Prepare Documents to Analyze with an OCI Document Understanding Model

You use buckets in OCI Object Storage to store the documents that you want to analyze, then create a dataset to access these documents in Oracle Analytics.

You typically store input documents and AI models in the same Oracle Cloud account (tenancy), which makes it easier to setup in Oracle Analytics.

If your input documents and AI models are stored in different tenancies:
  • Make sure that the visibility of the storage bucket containing your input documents is public. See Change the visibility of a bucket.
  • Populate the input dataset for the data flow with individual document URLs instead of a single URL for the OCI bucket where documents are stored.
Data flows in Oracle Analytics can process up to 10,000 documents in one run. If you have more than 10,000 documents, in OCI's Object Storage & Archive Storage, create multiple buckets containing no more than 10,000 documents in each one. Then, create a separate dataset and data flow for each bucket, and use a sequence to sequentially process the data flows.

You can use a private or public bucket that is accessible by the OCI user and that complies with OCI's generic limits on documents. See OCI documentation.

  1. In OCI Console, navigate to Object Storage & Archive Storage, and create a bucket to store your documents.

  2. In the Object Storage & Archive Storage area, click a bucket name, then under the Objects region of the page click Upload and upload your documents.
    Make sure that the bucket contains no extraneous files that you don't want to process. Oracle Analytics processes every file in the bucket.
  3. For each bucket, add the bucket URL to a comma-separated values (CSV) file.
    1. In Object Storage, select the bucket to display the documents in the Objects dialog.
    2. Copy the URL from the browser's URL bar.
    3. Create a CSV file with fields for ID, Bucket Name, and Bucket URL.
    4. Paste the bucket URL into the CSV file as the Bucket URL value.
      Alternatively, if your input documents and AI models are stored in different tenancies, add them individually to the CSV file.
      Create a CSV file with fields for ID, Document Name, and Document URL. For each document in Object Storage, click the ellipsis icon ellipsis icon, and select View Object Details, and copy the Name value and URL Path (URI) value.

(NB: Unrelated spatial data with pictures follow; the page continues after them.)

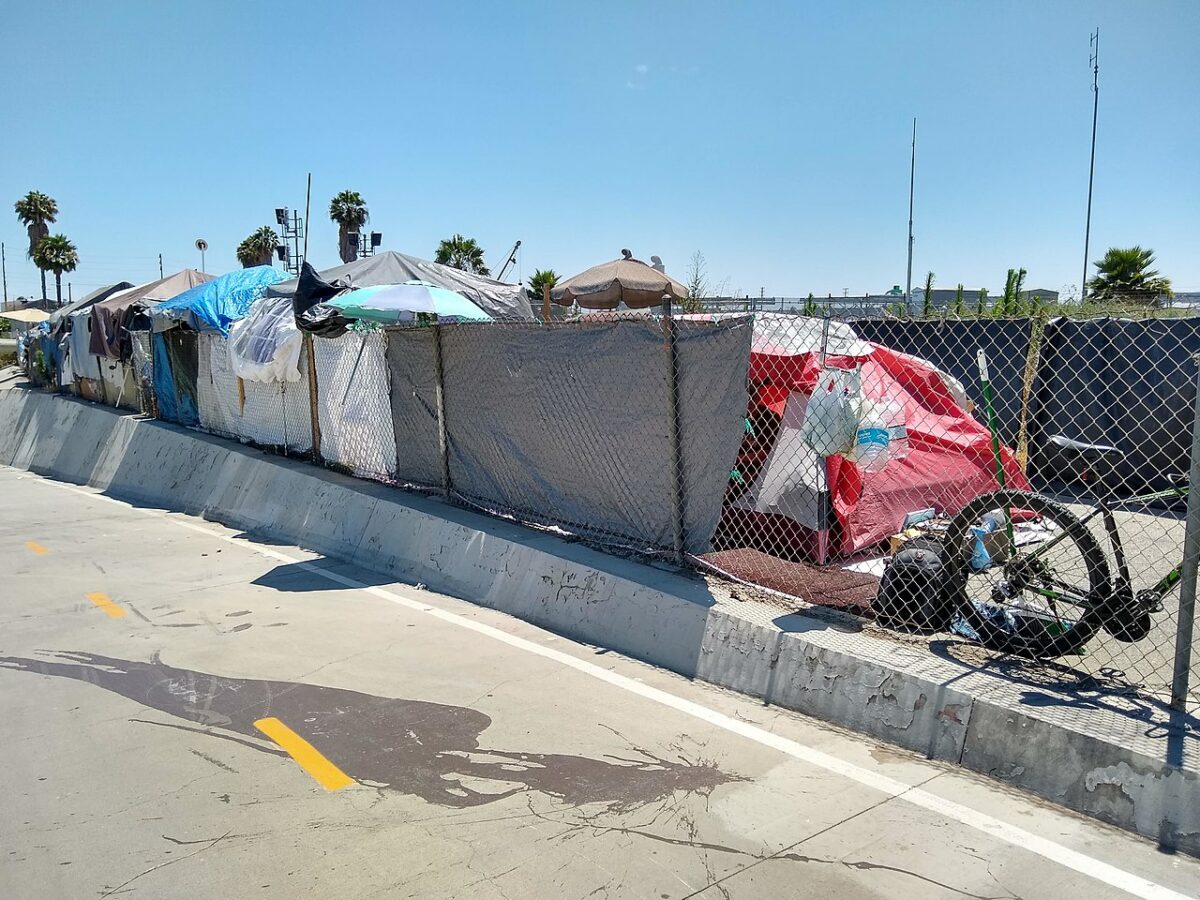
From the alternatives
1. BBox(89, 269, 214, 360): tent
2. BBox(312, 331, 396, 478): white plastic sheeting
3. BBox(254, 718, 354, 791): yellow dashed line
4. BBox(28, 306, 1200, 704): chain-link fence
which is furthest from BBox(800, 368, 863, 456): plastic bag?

      Paste the Name value as Document Name, and paste the URL Path (URI) value as Document URL.

  4. In Oracle Analytics, for each bucket that you're using to store your documents, click Create, then Dataset.
  5. Upload the CSV file that you created in Step 3, and save the dataset.
    Repeat steps 4 and 5 for each bucket. If you have more than 10,000 documents, create multiple buckets of up to 10,000 documents and create a separate dataset for each bucket.